POLITICS

Newfoundland and Labrador backtracks on Justice Department cutbacks

04/11/2013 01:18 EDT | Updated 06/11/2013 05:12 EDT
ST. JOHN'S, N.L. - Newfoundland and Labrador backtracked Thursday on Justice Department cuts after two weeks of vocal warnings from legal experts about courtroom security and potential delays.

Justice Minister Darin King said he was taking the advice of a committee, which included the director of public prosecutions and the province's high sheriff, that was formed amid bruising criticism of planned cuts.

Instead of cutting courtroom security sheriffs to 20 from 40 staff, King now says up to 29 positions will be filled. A casual call-in list for extra sheriffs when needed will also be created.

Four Crown attorney positions have been restored and one added, and three legal aid vacancies will be filled and funding has been reinstated for two other lawyers.

King announced after last month's deficit-fighting, cost-cutting provincial budget that 147 justice jobs would be lost through layoffs and another 52 vacancies would not be filled.

He maintained Thursday that he stands behind those initial decisions made after a year-long departmental review. But he said the government moved to ease pressure on Crown prosecutors already juggling heavy workloads as they prepare for major cases, including murder and fraud proceedings. There was also a need to ensure public confidence in the justice system, King said.

He was surprised by the sustained public backlash against the Progressive Conservative government, he added.

"You know, in hindsight, I guess we'll take the collective blame — whether I didn't communicate as effectively as I should have, or whether some in the audience here reported things a little differently than maybe they could have," he told a news conference in St. John's.

King blamed misinformation for stirring some of that outcry but said the government is open to revisiting decisions when they're so strongly questioned.

Justice funding has increased in the province since it went through the Lamer Inquiry. Former Supreme Court Judge Antonio Lamer's report in 2006 outlined how the legal system failed three men convicted of murder who were later exonerated or found not guilty on appeal.

The government will also review its legal aid and sheriff services for efficiencies, King said.

Newfoundland and Labrador is forecasting a deficit of $563.8 million this fiscal year. Its latest budget cut about 1,200 public sector jobs.

NDP legislature member Gerry Rogers questioned how the government wound up having to do such damage control when it had months to review its programs and services.

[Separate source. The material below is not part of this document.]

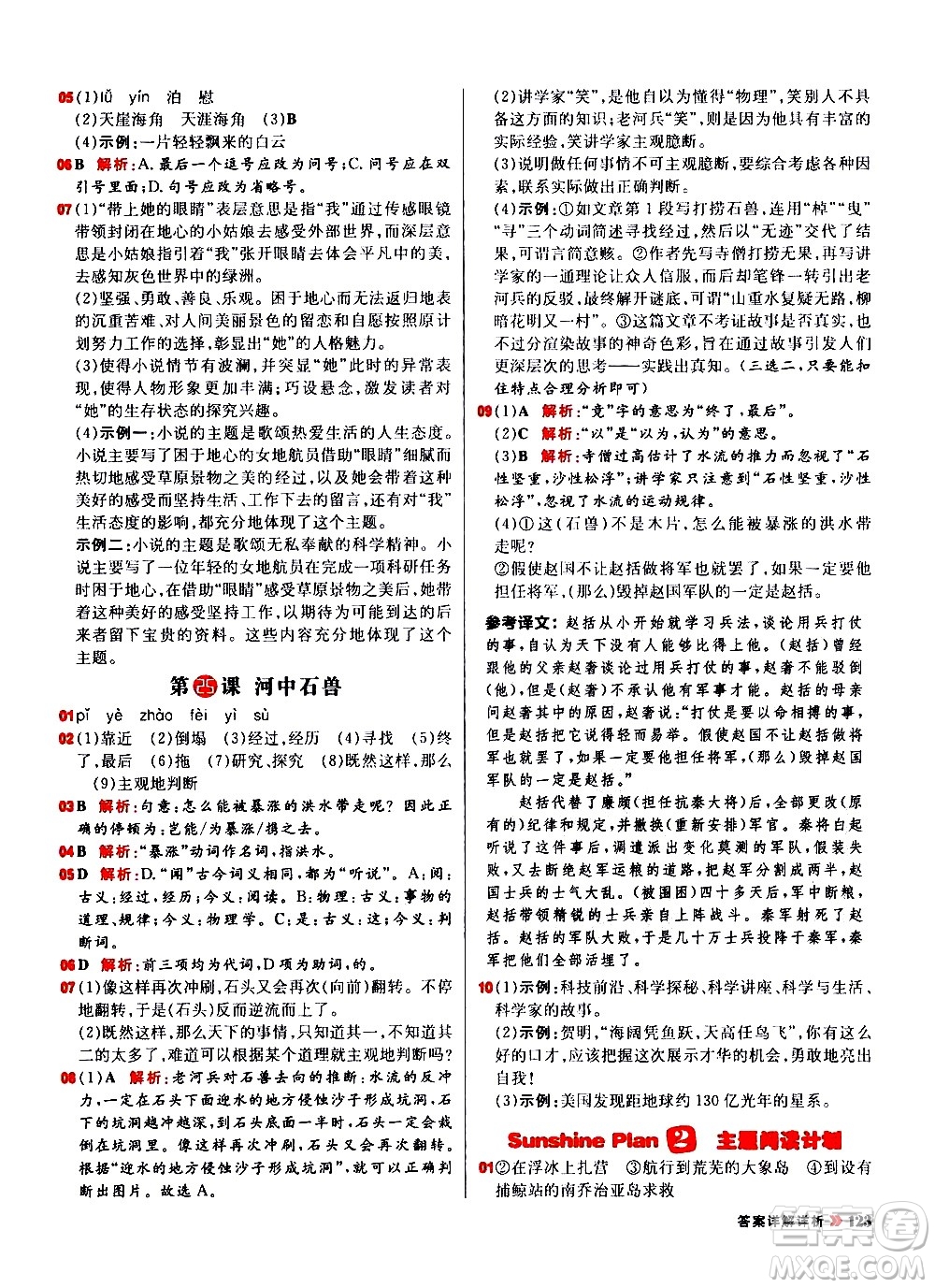 黑龍江教育出版社2021春陽(yáng)光計(jì)劃初中同步語(yǔ)文七年級(jí)下冊(cè)R人教版答案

"This was an ill-conceived plan, or lack of plan, in the budget cuts," she told reporters.

"And then to come to this crisis position and to think now it's all fixed in two days. There's something wrong," she said of the government's response to a review committee that just met Wednesday.

King said the government listened to public concerns, went back to justice experts and acted quickly to make changes that will ultimately improve the legal system.